Sydney, 19 April 2019
Good Friday is today, 19 April, 2019.
It occurs on the Friday before Easter. The day commemorates the Crucifixion of Jesus.
The most important events in Christianity are the death and later resurrection of Jesus Christ, who Christians believe is the Son of God, and whose life and teachings are the foundation of Christianity.
Good Friday is a day of mourning. During special Good Friday services Christians meditate on Jesus’s suffering and death on the cross, and what this means for their faith.
In some countries, there are special Good Friday processions, or re-enactments of the Crucifixion.

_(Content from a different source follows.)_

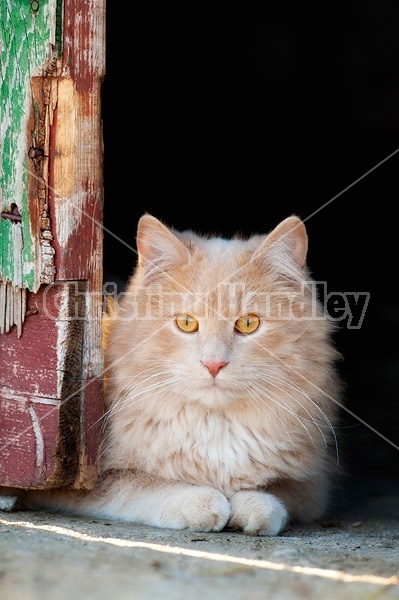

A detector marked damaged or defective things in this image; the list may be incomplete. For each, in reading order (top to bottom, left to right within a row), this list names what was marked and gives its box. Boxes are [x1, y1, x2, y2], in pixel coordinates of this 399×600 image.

peeling green paint [0, 0, 55, 290]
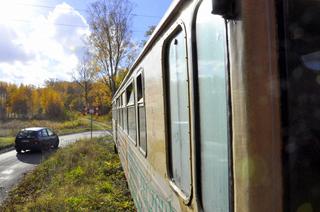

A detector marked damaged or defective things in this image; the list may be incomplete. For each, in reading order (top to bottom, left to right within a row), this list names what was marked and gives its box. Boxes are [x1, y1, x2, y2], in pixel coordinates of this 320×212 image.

rusty train car [112, 0, 320, 210]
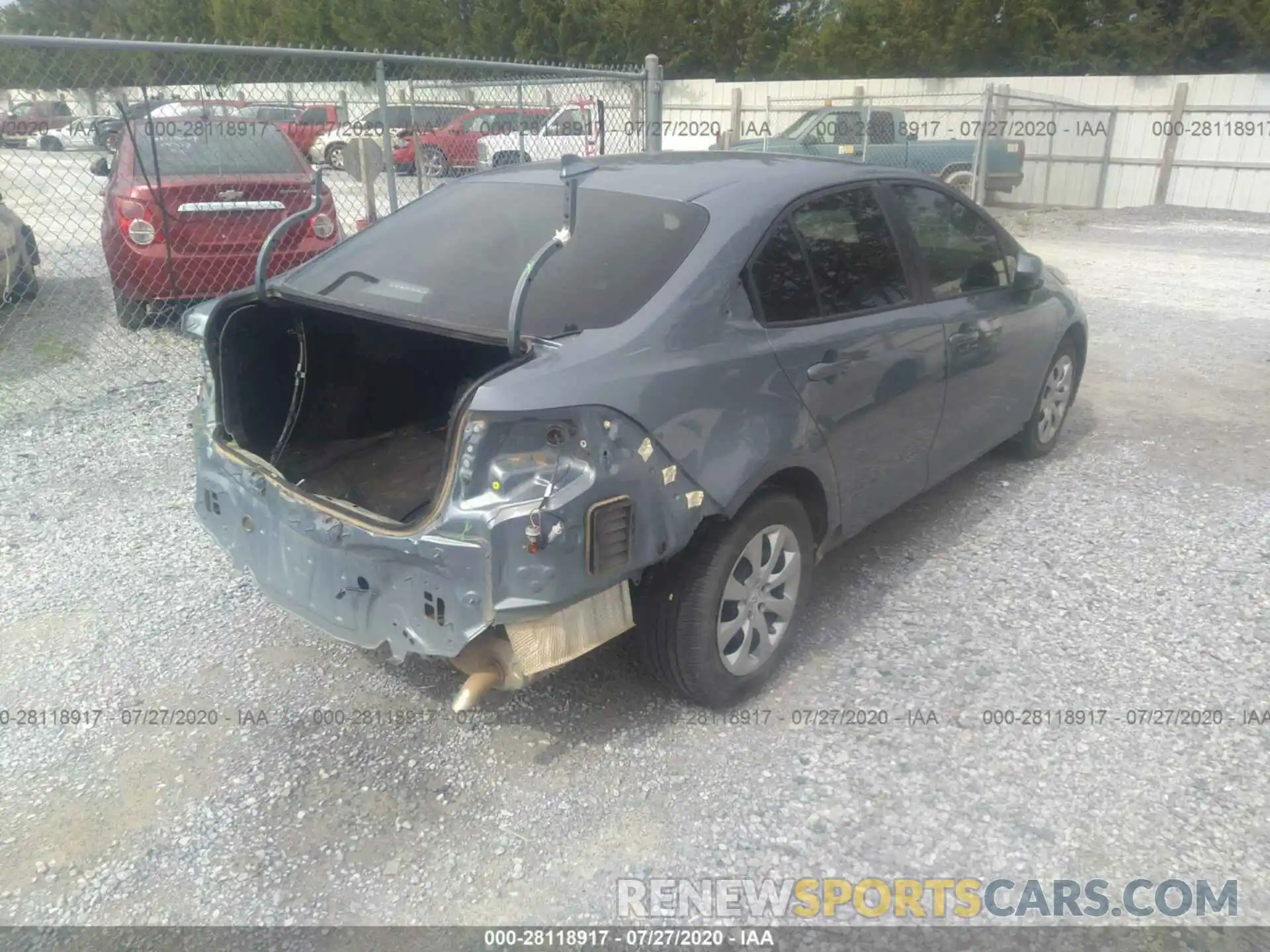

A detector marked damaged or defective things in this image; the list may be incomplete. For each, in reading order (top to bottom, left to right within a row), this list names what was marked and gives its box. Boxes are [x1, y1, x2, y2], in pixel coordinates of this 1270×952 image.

Why is it called ‘Good Friday’?
At first glance, it seems a strange name for a day that marks such a terrible event as a crucifixion, but when we look at the origin of the name it becomes clearer… or it would if there was one origin that people could agree on. As it stands, you can take your pick from the following:
- Some say it comes from the use of “Good” as an adjective applied to the day, which is an Old English synonym for “holy.”
- Others believe it stems from a corruption of the word “God,” in much the same way that “Good Bye” comes from the phrase “God be with ye.” So the name may be derived from ‘God’s Friday’.
- Undoubtedly most Christians perceive the day as “good” because the message of Easter is of Christ’s victory over sin, death, and the devil. Indeed, the New Testament is also known as the Gospel, which is Greek for ‘Good News’.
Also, it also worth noting that this confusion over the name is confined to mostly Western European and North American Christians. Eastern Orthodox Christians call it “Great and Holy Friday”. Around the rest of the world, it’s known as Holy Friday in most Latin nations, ‘Great Friday’ by the Slavic peoples, “Friday of Mourning” in Germany and “Long Friday” in Norway.